Whatever happens on the front lines in the next days and weeks, the conflict’s reverberations will be felt throughout the world, with both the World Bank and the International Monetary Fund reducing their global growth forecasts. The IMF downgraded its global growth predictions for 2022 and 2023 on Tuesday, warning that the economic consequences from Russia’s invasion of Ukraine will “proliferate broadly, contributing to price pressures and amplifying critical policy problems.” Meanwhile, the World Bank cut its global growth forecast for 2022 by nearly a whole percentage point, from 4.1 percent to 3.2 percent, citing the global economy’s pressure caused by Russia’s invasion of Ukraine. The predictions were decreased by both organizations because they expected supply shocks to intensify and commodity prices to spike, with Russia and Ukraine serving as major suppliers.

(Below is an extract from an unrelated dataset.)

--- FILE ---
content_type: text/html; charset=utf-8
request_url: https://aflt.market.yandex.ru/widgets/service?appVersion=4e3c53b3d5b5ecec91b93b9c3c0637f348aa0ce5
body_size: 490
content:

Repercussions of high inflation in Pakistan

As a result of the country’s current account situation and minute production, Pakistan would face a massive economic calamity, with high imports and fewer exports that will affect the whole population of the country, from the rich to the poor. The purchasing power of the middle class, lower-middle class, and poor has already been diminished and is on the verge of extinction. This situation will result in a slew of negative outcomes in the country, including business failures, energy crises, large-scale halts of energy, robberies, kidnappings, fights and rivalries, unemployment, a lack of spending power, a halt in industries, and a slew of other negative outcomes, all of which are bad signs for a country declaring bankruptcy which will engulf all the peace and harmony.